The Top Five Heroes and Heroines in LGBT rights in 2008
From old voices to new voices, 2008 was a year that brought a good many LGBT rights supporters into the mix. And mix it up they did. Below is our list of the top five LGBT heroes and heroines of the year. But don’t think for a minute that the activism and push for equal rights that these folks championed ends on December 31. We half expect that our 2009 list will include many of these same names and faces. To the list!
5. Sunil Pant. He went from being a computer engineer a decade ago, to Nepal’s first openly gay member of Parliament. And now he’s acting on a global stage, serving as one of the lead voices of a growing gay rights movement in Southeast Asia. Earlier this year, Nepal’s highest court ordered the country to come up with some form of legal recognition for same-sex marriage. The court’s decision came about because of a petition submitted by the Blue Diamond Society – an organization that Pant founded. Pant also took center stage earlier this month at the United Nations, when the body’s first gay rights statement was officially read on the floor. Pant was able to address the entire UN, saying, “On the human rights of lesbian, gay, bisexual, transgender and intersex people (LGBTI) the UN may be divided but we, the people of Nepal, are encouraged to advance everyone’s rights regardless of sexual orientation and gender identity.”
4. Del Martin and Phyllis Lyon.
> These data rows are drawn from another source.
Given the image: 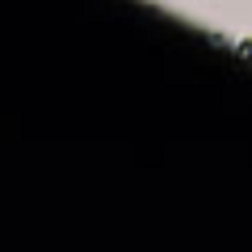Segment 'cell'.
Wrapping results in <instances>:
<instances>
[{"mask_svg": "<svg viewBox=\"0 0 252 252\" xmlns=\"http://www.w3.org/2000/svg\"><path fill=\"white\" fill-rule=\"evenodd\" d=\"M235 51H240L244 59H252V38H244V42H235Z\"/></svg>", "mask_w": 252, "mask_h": 252, "instance_id": "6da1fadb", "label": "cell"}]
</instances>
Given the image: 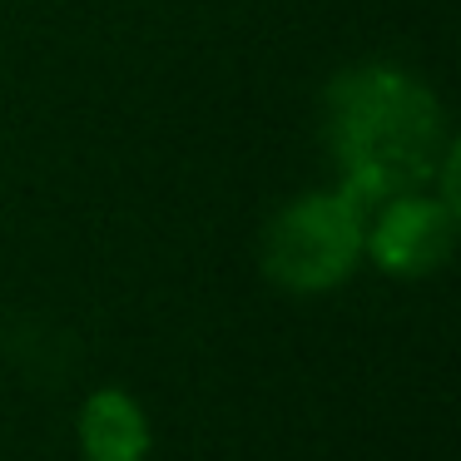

There are a number of people whose very names represent the struggle for marriage equality faced by LGBT persons. But Del Martin and Phyllis Lyon are part of the foundation of today’s LGBT rights movement, having co-founded the Daughters of Bilitis fifty years ago at a time when you could be fired or imprisoned simply for being gay. They were the first same-sex couple married in San Francisco four years ago when Mayor Gavin Newsom issued a decree allowing gay marriages (it was suspended one month later by the California Supreme Court). This year, they married once again, although this time it was recognized by the entire state of California following the state Supreme Court’s ruling in May that (temporarily) legalized gay marriage. Two months later, in August 2008, Del Martin passed away. Though her passing ended the life and career of an LGBT rights icon, both Martin’s and Lyon’s work for LGBT rights came full circle with their legal marriage this year.
3. Governor David Paterson. I can’t wait to read the “2008” chapter in Governor Paterson’s autobiography. First the guy becomes Governor after his boss resigns the office because of a prostitution scandal. Two months later, the fledgling governor issues an executive declaration saying that New York will become the first state in the U.S. to recognize gay marriages conducted anywhere they are legal. It was a sly political move to hopscotch over the state’s Senate, a perennial roadblock to legalizing gay marriage in the Empire State. So while New York State still isn’t recognizing gay marriages conducted in Syracuse or Elmira, they are recognizing marriages conducted in Hartford and Boston. That’s entirely because of Paterson. Now let’s see if he can convince the state legislature to pass marriage equality legislation. He’s vowed to sign it if a bill comes to his desk.
2. The staff of the Courage Campaign (CC). We could single out any number of folks here. There’s Rick Jacobs, the co-founder of Brave New Films and chair of CC. There’s Eden James, the former Field Director for Rep. Jerry McNerney’s 2006 Congressional run and CC’s Managing Director. Or Julia Rosen, the Online Political Director of CC who used to work for Common Cause and the Alliance for a Better California. The list goes on…but the Courage Campaign has emerged as the preeminent progressive organization in California. In the wake of Proposition 8’s passage in California, the Courage Campaign was one of the first to take a reflective look at what went wrong, and has vowed to make sure that any future campaign over marriage equality in California won’t look like what we saw in 2008. (Their online statement calling for a repeal of Prop 8 has more than 311,000 signatures as of this writing, and they have a January training camp planned, Camp Courage, to train marriage equality activists to work the field and build networks for progressive causes.) As Jacobs explained in an interview with Queerty’s Japhy Grant, “We must catalyze and build the grassroots/netroots movement and we must have smart political leadership. We need both. The organizations that ran the last campaign must not run the next one. And the next campaign began on November 5th. The last campaign consisted largely of an executive committee…they did not include actively labor and other progressive allies. The campaign was top down and insular. That cannot happen again.” Amen.
1. Tie. Amy Balliet and Willow White. Folks have penned it Stonewall 2.0, but one thing remains clear: the massive organizing that took place in the aftermath of Proposition 8 wouldn’t look the same without Join the Impact, the Web site launched after a conversation between Balliet and White. Balliet (who lives in Seattle) and White (who lives in Cleveland) were wondering how they could speak out against Proposition 8 in their own respective communities. A Web site was launched. A day of action was called. And more than 100,000 people took to the streets in over 300 communities around the country to stand up for marriage equality. Their next act? A January 10 day of action urging people around the country to come together and urge the incoming Obama administration to repeal the Defense of Marriage Act (DOMA).